* TEXT SEGMENT

+++++

A: The conjugation action of $G$ permutes the conjugacy classes of $N$ and since the classes are all fixed by $N$, we get an induced action of $G/N$ on these classes. Furthermore, for $g \in N$, the index $|C_G(g):C_N(g)|$ is equal to the stabilizer of the conjugacy class ${\rm Cl}_N(g)$ of $g$ in $N$ under this action of $G/N$.
Let $g \in N \setminus Z(G)$. Then there are at most $|N|/|{\rm Cl}_N(g)| = |C_N(g)|$ conjugacy classes in $N$ having the same size $|{\rm Cl}_N(g)|$ as the class of $N$, and so (using the fact that $g$ is not conjugate to $1$)  the number of such classes in the orbit of the conjugation action of $G/N$ is strictly less than $|C_N(g)|$.
So the stabilizer of the class of $g$ under this  action of $G/N$ is greater than $|G||/(|N||C_N(g)|)$.
So $|C_G(g)|/|C_N(g)| > |G||/(|N||C_N(g)|)$ and hence $|N||C_G(n)| > |G|$. So at least one of $N$ and $C_N(g)$ must have order greater than $\sqrt{|G|}$.

+++++

* DATA RECORDS
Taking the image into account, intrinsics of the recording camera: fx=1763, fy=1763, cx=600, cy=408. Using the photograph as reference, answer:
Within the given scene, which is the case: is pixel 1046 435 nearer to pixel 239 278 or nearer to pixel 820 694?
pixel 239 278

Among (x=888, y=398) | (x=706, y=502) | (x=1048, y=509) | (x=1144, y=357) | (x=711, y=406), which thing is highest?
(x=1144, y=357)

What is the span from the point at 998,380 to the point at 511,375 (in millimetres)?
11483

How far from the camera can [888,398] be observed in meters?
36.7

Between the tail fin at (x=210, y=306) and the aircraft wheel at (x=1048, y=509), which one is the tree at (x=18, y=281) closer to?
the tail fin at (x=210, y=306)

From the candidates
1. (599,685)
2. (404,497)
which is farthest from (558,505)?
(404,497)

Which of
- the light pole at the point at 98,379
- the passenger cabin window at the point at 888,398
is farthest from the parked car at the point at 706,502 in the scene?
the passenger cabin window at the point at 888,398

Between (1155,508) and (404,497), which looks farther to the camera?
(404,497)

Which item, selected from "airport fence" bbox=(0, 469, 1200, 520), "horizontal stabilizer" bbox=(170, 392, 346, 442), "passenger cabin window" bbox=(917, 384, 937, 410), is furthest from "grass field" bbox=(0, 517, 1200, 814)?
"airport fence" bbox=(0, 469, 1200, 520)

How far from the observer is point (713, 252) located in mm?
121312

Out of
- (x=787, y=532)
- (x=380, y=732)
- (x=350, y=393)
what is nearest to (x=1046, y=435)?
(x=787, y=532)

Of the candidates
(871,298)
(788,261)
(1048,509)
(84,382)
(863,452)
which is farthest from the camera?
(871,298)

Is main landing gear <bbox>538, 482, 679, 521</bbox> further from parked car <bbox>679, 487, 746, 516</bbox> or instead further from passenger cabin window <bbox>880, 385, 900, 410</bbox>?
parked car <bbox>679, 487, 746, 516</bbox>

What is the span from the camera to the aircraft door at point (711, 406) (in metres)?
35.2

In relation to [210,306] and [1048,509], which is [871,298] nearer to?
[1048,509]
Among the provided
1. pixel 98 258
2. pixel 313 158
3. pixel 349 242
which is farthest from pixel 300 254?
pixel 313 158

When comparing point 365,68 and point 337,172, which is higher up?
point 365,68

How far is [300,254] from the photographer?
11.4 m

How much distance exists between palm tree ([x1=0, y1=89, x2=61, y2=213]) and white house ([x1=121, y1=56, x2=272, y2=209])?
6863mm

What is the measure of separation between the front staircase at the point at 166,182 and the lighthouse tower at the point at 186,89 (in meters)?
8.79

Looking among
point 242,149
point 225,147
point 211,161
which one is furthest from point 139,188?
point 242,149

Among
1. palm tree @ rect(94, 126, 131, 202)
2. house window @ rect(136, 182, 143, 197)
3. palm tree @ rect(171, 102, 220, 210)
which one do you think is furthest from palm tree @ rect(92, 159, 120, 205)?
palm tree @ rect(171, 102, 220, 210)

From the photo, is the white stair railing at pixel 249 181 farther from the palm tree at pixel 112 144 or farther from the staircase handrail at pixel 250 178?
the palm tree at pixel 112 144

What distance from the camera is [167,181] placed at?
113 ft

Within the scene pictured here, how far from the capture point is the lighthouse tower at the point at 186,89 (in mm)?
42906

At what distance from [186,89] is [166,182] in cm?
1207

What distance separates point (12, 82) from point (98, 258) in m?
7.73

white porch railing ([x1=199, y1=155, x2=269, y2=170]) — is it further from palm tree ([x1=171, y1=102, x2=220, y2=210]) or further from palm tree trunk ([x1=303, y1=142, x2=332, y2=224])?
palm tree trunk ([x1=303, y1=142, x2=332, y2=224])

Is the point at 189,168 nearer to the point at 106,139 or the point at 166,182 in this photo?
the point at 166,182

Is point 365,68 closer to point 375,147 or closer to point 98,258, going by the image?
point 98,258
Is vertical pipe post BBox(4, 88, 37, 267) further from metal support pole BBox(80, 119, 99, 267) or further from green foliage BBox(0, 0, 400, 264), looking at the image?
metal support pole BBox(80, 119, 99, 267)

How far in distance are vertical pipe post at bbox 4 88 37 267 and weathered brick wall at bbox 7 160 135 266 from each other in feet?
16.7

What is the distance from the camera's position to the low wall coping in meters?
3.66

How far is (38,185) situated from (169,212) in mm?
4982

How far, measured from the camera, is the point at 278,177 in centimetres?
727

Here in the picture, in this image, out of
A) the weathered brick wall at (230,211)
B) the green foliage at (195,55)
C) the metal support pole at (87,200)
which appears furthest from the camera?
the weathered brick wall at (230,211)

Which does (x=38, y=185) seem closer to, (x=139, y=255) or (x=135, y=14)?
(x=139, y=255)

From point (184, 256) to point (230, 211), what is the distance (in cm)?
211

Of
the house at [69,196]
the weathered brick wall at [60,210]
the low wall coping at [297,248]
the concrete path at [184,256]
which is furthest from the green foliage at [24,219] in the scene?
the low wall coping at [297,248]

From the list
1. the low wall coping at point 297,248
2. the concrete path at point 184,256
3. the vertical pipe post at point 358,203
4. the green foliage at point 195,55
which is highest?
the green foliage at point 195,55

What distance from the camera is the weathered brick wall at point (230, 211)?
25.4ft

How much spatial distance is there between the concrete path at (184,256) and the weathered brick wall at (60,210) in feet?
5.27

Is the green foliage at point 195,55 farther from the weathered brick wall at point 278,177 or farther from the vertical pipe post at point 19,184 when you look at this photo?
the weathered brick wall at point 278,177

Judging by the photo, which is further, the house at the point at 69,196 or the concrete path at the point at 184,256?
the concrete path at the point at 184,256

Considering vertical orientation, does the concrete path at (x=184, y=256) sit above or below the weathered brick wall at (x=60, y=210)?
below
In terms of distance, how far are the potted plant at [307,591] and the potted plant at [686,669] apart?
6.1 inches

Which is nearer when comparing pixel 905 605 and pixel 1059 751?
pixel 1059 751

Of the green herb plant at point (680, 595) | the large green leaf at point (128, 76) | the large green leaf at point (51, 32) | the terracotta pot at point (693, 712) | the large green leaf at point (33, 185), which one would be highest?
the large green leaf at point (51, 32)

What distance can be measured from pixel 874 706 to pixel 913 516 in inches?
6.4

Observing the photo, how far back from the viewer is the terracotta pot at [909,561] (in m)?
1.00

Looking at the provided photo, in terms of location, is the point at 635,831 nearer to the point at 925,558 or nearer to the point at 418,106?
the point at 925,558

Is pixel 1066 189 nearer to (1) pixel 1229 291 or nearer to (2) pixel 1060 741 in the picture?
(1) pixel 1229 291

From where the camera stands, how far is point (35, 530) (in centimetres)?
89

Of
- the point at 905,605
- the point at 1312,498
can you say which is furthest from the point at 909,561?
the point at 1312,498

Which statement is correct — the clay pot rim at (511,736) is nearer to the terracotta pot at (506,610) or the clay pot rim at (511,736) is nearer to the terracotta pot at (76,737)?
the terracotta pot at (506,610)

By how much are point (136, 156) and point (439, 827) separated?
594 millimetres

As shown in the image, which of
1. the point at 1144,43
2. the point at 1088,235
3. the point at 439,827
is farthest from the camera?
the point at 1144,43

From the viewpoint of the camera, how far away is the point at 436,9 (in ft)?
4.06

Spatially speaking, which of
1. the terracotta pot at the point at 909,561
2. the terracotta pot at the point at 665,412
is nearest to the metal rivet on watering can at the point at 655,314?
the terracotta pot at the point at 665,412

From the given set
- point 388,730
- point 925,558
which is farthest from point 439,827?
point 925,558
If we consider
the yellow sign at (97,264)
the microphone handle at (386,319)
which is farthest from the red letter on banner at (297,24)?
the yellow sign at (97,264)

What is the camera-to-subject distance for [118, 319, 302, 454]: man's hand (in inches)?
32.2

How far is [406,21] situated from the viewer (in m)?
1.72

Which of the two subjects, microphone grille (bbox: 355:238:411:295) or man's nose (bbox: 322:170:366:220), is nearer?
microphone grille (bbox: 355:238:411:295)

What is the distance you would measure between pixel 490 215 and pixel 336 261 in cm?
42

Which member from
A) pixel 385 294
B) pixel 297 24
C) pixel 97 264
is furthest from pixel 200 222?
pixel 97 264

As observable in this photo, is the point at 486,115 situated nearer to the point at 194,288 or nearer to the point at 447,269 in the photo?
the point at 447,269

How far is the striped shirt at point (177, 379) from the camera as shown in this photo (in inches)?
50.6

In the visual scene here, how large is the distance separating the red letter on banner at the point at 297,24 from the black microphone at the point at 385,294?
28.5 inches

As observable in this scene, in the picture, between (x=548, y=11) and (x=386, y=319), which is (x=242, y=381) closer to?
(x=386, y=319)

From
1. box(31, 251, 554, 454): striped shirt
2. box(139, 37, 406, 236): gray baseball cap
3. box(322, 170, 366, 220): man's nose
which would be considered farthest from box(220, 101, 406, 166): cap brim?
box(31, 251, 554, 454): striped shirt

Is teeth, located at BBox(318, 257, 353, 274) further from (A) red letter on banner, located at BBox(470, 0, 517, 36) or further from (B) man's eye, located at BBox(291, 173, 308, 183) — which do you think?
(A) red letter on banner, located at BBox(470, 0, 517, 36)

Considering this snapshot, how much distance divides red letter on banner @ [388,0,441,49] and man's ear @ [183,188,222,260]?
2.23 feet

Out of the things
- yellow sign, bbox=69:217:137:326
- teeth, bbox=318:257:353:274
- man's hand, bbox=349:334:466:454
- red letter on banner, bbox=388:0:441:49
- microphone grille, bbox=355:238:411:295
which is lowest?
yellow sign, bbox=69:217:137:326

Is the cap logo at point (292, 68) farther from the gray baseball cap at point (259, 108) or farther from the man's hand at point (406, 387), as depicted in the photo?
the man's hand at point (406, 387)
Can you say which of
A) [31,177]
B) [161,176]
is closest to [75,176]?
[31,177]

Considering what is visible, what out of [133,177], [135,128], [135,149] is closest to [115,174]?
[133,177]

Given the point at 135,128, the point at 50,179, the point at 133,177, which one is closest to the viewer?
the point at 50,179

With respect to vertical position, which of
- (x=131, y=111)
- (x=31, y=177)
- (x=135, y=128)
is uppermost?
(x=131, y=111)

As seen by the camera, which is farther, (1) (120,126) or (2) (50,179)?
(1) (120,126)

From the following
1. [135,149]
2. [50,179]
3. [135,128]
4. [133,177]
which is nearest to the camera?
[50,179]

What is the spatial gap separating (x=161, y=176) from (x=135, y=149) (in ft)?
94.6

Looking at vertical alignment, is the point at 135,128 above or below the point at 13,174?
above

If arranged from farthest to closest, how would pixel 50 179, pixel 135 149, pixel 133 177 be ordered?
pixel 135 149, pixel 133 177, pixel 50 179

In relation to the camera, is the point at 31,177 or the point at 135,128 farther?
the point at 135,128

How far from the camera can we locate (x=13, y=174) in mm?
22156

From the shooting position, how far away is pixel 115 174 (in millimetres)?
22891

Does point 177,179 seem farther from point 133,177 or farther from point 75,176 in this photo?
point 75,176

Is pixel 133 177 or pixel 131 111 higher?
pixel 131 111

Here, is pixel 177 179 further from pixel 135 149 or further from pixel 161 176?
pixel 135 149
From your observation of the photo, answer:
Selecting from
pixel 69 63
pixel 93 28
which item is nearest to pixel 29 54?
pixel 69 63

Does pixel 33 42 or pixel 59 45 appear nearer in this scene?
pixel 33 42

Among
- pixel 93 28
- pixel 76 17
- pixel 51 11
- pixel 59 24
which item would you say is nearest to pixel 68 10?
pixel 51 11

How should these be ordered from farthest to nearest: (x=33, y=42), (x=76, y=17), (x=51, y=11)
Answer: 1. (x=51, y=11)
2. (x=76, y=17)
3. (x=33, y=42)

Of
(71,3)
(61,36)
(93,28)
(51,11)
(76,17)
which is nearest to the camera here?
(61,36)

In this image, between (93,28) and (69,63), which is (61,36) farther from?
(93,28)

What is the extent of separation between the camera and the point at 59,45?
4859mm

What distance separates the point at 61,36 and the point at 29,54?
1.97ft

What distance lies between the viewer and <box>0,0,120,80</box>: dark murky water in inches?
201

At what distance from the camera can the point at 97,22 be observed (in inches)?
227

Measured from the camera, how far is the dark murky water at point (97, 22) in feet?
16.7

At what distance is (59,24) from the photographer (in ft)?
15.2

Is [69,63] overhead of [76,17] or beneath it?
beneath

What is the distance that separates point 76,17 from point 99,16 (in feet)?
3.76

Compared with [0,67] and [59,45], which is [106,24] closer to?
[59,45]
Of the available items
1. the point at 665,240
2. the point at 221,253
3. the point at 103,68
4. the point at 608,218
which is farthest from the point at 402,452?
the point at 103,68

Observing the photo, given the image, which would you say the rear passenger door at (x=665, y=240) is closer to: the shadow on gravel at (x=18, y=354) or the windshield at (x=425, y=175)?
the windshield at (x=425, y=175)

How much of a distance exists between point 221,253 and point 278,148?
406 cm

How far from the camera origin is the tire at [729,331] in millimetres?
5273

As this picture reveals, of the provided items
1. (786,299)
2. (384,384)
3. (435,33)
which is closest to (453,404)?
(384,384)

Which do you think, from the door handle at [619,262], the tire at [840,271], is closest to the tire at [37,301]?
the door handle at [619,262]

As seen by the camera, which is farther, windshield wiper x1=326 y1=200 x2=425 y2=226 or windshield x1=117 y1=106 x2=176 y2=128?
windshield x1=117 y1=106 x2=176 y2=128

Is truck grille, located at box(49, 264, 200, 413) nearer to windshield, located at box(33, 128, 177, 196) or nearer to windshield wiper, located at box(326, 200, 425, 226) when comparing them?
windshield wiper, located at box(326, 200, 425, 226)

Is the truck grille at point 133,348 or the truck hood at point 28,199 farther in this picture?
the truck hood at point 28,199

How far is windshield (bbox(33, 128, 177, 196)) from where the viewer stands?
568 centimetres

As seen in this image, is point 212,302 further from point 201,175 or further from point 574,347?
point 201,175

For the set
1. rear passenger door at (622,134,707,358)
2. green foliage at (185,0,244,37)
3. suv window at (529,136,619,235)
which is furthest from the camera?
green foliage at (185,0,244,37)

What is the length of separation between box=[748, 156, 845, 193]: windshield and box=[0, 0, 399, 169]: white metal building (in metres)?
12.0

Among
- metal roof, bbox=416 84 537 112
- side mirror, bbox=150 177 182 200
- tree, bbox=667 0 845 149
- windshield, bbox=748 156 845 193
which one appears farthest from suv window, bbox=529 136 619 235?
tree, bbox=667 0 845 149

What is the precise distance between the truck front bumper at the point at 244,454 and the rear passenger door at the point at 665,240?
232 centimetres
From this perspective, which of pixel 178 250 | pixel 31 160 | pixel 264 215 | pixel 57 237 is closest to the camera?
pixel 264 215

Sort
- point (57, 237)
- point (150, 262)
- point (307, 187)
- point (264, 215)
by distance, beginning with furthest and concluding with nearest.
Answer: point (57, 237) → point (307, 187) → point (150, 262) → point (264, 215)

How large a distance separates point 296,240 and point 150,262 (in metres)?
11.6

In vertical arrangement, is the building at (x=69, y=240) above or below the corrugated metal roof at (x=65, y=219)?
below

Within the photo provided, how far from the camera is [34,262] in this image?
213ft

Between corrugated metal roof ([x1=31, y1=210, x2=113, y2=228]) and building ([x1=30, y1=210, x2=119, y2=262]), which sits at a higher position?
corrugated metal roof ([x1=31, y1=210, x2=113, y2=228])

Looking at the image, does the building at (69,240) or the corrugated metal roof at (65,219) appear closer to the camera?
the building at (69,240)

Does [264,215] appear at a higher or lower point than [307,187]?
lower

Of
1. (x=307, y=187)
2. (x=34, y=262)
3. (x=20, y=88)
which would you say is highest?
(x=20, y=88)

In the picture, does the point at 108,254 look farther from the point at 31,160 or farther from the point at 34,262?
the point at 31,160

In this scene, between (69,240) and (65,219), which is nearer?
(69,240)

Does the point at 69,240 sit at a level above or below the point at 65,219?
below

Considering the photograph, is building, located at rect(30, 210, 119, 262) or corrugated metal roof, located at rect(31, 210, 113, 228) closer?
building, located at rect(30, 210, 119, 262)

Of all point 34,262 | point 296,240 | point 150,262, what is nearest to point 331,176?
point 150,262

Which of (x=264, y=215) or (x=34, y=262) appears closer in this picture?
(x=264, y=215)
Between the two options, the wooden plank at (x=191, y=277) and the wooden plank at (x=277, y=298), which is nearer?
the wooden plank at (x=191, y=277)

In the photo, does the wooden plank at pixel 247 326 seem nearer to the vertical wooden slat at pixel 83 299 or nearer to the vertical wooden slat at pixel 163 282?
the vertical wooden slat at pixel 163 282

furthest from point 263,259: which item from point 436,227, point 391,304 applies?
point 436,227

+++++

* STATED PROBLEM
In the group theory answer, what does the conjugation action of $G$ permute?

* IN RESPONSE
The conjugacy classes of $N$.